[Excerpts from a dataset]
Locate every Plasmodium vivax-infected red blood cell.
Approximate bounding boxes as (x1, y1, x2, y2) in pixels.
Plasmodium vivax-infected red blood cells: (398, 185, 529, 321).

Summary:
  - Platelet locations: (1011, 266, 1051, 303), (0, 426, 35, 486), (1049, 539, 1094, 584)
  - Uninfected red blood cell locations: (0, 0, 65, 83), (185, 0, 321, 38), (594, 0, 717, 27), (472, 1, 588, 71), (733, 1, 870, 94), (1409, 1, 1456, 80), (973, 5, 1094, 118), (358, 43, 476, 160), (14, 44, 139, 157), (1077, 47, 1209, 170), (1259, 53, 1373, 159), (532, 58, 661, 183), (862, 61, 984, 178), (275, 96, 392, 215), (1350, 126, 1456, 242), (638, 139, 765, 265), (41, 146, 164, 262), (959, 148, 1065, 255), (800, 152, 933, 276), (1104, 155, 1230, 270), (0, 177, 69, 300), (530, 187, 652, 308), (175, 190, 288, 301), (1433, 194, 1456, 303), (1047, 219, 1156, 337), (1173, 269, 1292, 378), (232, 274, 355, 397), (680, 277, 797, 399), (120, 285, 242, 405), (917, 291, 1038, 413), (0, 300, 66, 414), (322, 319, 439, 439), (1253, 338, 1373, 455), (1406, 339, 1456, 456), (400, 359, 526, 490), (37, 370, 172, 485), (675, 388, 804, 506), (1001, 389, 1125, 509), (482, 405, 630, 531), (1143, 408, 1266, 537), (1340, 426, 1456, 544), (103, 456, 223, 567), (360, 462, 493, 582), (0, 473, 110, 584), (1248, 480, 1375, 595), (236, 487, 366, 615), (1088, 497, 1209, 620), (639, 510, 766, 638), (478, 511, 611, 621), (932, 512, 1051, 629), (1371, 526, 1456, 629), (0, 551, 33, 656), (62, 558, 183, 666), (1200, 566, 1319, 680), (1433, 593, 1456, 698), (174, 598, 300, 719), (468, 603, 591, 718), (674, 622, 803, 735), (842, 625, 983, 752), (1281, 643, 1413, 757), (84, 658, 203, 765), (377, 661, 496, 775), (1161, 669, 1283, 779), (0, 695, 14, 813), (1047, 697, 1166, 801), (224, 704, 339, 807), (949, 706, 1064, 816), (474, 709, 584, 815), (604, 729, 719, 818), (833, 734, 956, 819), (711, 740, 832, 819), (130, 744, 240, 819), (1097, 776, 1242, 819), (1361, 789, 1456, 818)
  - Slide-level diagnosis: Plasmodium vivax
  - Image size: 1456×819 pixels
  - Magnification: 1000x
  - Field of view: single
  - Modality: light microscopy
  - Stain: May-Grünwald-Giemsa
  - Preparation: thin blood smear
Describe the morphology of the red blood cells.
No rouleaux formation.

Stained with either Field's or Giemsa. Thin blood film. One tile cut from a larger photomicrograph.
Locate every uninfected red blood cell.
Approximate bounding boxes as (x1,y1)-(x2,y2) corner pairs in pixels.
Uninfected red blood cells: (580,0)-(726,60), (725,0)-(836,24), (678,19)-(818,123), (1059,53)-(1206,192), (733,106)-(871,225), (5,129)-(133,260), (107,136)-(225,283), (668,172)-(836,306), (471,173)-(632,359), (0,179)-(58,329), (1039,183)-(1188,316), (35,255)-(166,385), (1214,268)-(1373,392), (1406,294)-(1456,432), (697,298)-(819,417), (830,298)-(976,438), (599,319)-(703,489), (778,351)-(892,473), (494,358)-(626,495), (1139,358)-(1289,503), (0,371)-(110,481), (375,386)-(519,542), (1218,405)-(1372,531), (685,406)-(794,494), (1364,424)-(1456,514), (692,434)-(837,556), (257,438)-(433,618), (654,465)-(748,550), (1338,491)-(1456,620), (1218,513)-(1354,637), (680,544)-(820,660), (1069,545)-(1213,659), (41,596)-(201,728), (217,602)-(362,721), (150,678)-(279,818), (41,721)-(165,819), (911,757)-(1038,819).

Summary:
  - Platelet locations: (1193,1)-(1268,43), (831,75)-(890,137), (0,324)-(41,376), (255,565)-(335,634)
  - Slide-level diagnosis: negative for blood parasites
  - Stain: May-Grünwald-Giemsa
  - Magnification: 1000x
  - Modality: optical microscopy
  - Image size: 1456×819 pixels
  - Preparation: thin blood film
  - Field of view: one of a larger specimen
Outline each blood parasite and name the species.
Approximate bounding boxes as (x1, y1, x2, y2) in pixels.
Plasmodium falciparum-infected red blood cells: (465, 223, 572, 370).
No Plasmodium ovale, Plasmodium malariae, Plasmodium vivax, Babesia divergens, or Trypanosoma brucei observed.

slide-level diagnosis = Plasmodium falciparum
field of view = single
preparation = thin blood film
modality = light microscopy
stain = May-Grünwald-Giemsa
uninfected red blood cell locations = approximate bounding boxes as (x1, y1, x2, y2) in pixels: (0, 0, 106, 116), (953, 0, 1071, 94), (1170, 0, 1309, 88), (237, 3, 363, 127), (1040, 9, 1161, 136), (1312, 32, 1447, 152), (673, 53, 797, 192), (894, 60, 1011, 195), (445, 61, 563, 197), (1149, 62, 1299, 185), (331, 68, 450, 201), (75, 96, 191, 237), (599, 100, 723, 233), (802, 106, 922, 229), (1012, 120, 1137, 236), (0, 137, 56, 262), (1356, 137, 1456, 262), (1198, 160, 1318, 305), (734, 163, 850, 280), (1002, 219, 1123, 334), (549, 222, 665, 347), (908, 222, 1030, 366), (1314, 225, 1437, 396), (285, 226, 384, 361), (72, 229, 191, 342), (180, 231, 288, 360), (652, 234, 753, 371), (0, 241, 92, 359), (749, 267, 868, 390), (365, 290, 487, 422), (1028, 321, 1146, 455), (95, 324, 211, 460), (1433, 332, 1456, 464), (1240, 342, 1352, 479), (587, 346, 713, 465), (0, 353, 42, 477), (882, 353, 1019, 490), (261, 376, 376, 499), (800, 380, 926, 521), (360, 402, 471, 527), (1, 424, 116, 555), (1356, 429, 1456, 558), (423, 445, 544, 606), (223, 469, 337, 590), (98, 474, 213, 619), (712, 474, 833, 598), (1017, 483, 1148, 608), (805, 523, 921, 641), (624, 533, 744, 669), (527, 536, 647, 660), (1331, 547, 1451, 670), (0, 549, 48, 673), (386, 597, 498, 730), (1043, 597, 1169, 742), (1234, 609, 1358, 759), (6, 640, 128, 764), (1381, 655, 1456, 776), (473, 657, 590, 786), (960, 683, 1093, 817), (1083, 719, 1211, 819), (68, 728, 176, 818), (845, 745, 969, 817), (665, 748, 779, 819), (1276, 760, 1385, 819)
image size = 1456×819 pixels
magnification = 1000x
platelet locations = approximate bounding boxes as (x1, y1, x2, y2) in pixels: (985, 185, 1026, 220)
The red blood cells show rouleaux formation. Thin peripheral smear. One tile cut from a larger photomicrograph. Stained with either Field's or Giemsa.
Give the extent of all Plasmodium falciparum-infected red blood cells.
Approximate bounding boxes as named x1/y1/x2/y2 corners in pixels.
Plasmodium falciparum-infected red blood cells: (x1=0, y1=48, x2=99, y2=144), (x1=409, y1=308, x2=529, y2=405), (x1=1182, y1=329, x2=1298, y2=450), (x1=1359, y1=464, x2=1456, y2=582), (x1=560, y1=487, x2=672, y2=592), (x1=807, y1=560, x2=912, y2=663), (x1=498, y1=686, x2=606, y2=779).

AIM OF THE TASK -> Repeat the data above, word for word.

SOLUTION ->
Locate every Plasmodium vivax-infected red blood cell.
Approximate bounding boxes as (x1, y1, x2, y2) in pixels.
Plasmodium vivax-infected red blood cells: (398, 185, 529, 321).

Summary:
  - Platelet locations: (1011, 266, 1051, 303), (0, 426, 35, 486), (1049, 539, 1094, 584)
  - Uninfected red blood cell locations: (0, 0, 65, 83), (185, 0, 321, 38), (594, 0, 717, 27), (472, 1, 588, 71), (733, 1, 870, 94), (1409, 1, 1456, 80), (973, 5, 1094, 118), (358, 43, 476, 160), (14, 44, 139, 157), (1077, 47, 1209, 170), (1259, 53, 1373, 159), (532, 58, 661, 183), (862, 61, 984, 178), (275, 96, 392, 215), (1350, 126, 1456, 242), (638, 139, 765, 265), (41, 146, 164, 262), (959, 148, 1065, 255), (800, 152, 933, 276), (1104, 155, 1230, 270), (0, 177, 69, 300), (530, 187, 652, 308), (175, 190, 288, 301), (1433, 194, 1456, 303), (1047, 219, 1156, 337), (1173, 269, 1292, 378), (232, 274, 355, 397), (680, 277, 797, 399), (120, 285, 242, 405), (917, 291, 1038, 413), (0, 300, 66, 414), (322, 319, 439, 439), (1253, 338, 1373, 455), (1406, 339, 1456, 456), (400, 359, 526, 490), (37, 370, 172, 485), (675, 388, 804, 506), (1001, 389, 1125, 509), (482, 405, 630, 531), (1143, 408, 1266, 537), (1340, 426, 1456, 544), (103, 456, 223, 567), (360, 462, 493, 582), (0, 473, 110, 584), (1248, 480, 1375, 595), (236, 487, 366, 615), (1088, 497, 1209, 620), (639, 510, 766, 638), (478, 511, 611, 621), (932, 512, 1051, 629), (1371, 526, 1456, 629), (0, 551, 33, 656), (62, 558, 183, 666), (1200, 566, 1319, 680), (1433, 593, 1456, 698), (174, 598, 300, 719), (468, 603, 591, 718), (674, 622, 803, 735), (842, 625, 983, 752), (1281, 643, 1413, 757), (84, 658, 203, 765), (377, 661, 496, 775), (1161, 669, 1283, 779), (0, 695, 14, 813), (1047, 697, 1166, 801), (224, 704, 339, 807), (949, 706, 1064, 816), (474, 709, 584, 815), (604, 729, 719, 818), (833, 734, 956, 819), (711, 740, 832, 819), (130, 744, 240, 819), (1097, 776, 1242, 819), (1361, 789, 1456, 818)
  - Slide-level diagnosis: Plasmodium vivax
  - Image size: 1456×819 pixels
  - Magnification: 1000x
  - Field of view: single
  - Modality: light microscopy
  - Stain: May-Grünwald-Giemsa
  - Preparation: thin blood smear
Describe the morphology of the red blood cells.
No rouleaux formation.

Stained with either Field's or Giemsa. Thin blood film. One tile cut from a larger photomicrograph.
Locate every uninfected red blood cell.
Approximate bounding boxes as (x1,y1)-(x2,y2) corner pairs in pixels.
Uninfected red blood cells: (580,0)-(726,60), (725,0)-(836,24), (678,19)-(818,123), (1059,53)-(1206,192), (733,106)-(871,225), (5,129)-(133,260), (107,136)-(225,283), (668,172)-(836,306), (471,173)-(632,359), (0,179)-(58,329), (1039,183)-(1188,316), (35,255)-(166,385), (1214,268)-(1373,392), (1406,294)-(1456,432), (697,298)-(819,417), (830,298)-(976,438), (599,319)-(703,489), (778,351)-(892,473), (494,358)-(626,495), (1139,358)-(1289,503), (0,371)-(110,481), (375,386)-(519,542), (1218,405)-(1372,531), (685,406)-(794,494), (1364,424)-(1456,514), (692,434)-(837,556), (257,438)-(433,618), (654,465)-(748,550), (1338,491)-(1456,620), (1218,513)-(1354,637), (680,544)-(820,660), (1069,545)-(1213,659), (41,596)-(201,728), (217,602)-(362,721), (150,678)-(279,818), (41,721)-(165,819), (911,757)-(1038,819).

Summary:
  - Platelet locations: (1193,1)-(1268,43), (831,75)-(890,137), (0,324)-(41,376), (255,565)-(335,634)
  - Slide-level diagnosis: negative for blood parasites
  - Stain: May-Grünwald-Giemsa
  - Magnification: 1000x
  - Modality: optical microscopy
  - Image size: 1456×819 pixels
  - Preparation: thin blood film
  - Field of view: one of a larger specimen
Outline each blood parasite and name the species.
Approximate bounding boxes as (x1, y1, x2, y2) in pixels.
Plasmodium falciparum-infected red blood cells: (465, 223, 572, 370).
No Plasmodium ovale, Plasmodium malariae, Plasmodium vivax, Babesia divergens, or Trypanosoma brucei observed.

slide-level diagnosis = Plasmodium falciparum
field of view = single
preparation = thin blood film
modality = light microscopy
stain = May-Grünwald-Giemsa
uninfected red blood cell locations = approximate bounding boxes as (x1, y1, x2, y2) in pixels: (0, 0, 106, 116), (953, 0, 1071, 94), (1170, 0, 1309, 88), (237, 3, 363, 127), (1040, 9, 1161, 136), (1312, 32, 1447, 152), (673, 53, 797, 192), (894, 60, 1011, 195), (445, 61, 563, 197), (1149, 62, 1299, 185), (331, 68, 450, 201), (75, 96, 191, 237), (599, 100, 723, 233), (802, 106, 922, 229), (1012, 120, 1137, 236), (0, 137, 56, 262), (1356, 137, 1456, 262), (1198, 160, 1318, 305), (734, 163, 850, 280), (1002, 219, 1123, 334), (549, 222, 665, 347), (908, 222, 1030, 366), (1314, 225, 1437, 396), (285, 226, 384, 361), (72, 229, 191, 342), (180, 231, 288, 360), (652, 234, 753, 371), (0, 241, 92, 359), (749, 267, 868, 390), (365, 290, 487, 422), (1028, 321, 1146, 455), (95, 324, 211, 460), (1433, 332, 1456, 464), (1240, 342, 1352, 479), (587, 346, 713, 465), (0, 353, 42, 477), (882, 353, 1019, 490), (261, 376, 376, 499), (800, 380, 926, 521), (360, 402, 471, 527), (1, 424, 116, 555), (1356, 429, 1456, 558), (423, 445, 544, 606), (223, 469, 337, 590), (98, 474, 213, 619), (712, 474, 833, 598), (1017, 483, 1148, 608), (805, 523, 921, 641), (624, 533, 744, 669), (527, 536, 647, 660), (1331, 547, 1451, 670), (0, 549, 48, 673), (386, 597, 498, 730), (1043, 597, 1169, 742), (1234, 609, 1358, 759), (6, 640, 128, 764), (1381, 655, 1456, 776), (473, 657, 590, 786), (960, 683, 1093, 817), (1083, 719, 1211, 819), (68, 728, 176, 818), (845, 745, 969, 817), (665, 748, 779, 819), (1276, 760, 1385, 819)
image size = 1456×819 pixels
magnification = 1000x
platelet locations = approximate bounding boxes as (x1, y1, x2, y2) in pixels: (985, 185, 1026, 220)
The red blood cells show rouleaux formation. Thin peripheral smear. One tile cut from a larger photomicrograph. Stained with either Field's or Giemsa.
Give the extent of all Plasmodium falciparum-infected red blood cells.
Approximate bounding boxes as named x1/y1/x2/y2 corners in pixels.
Plasmodium falciparum-infected red blood cells: (x1=0, y1=48, x2=99, y2=144), (x1=409, y1=308, x2=529, y2=405), (x1=1182, y1=329, x2=1298, y2=450), (x1=1359, y1=464, x2=1456, y2=582), (x1=560, y1=487, x2=672, y2=592), (x1=807, y1=560, x2=912, y2=663), (x1=498, y1=686, x2=606, y2=779).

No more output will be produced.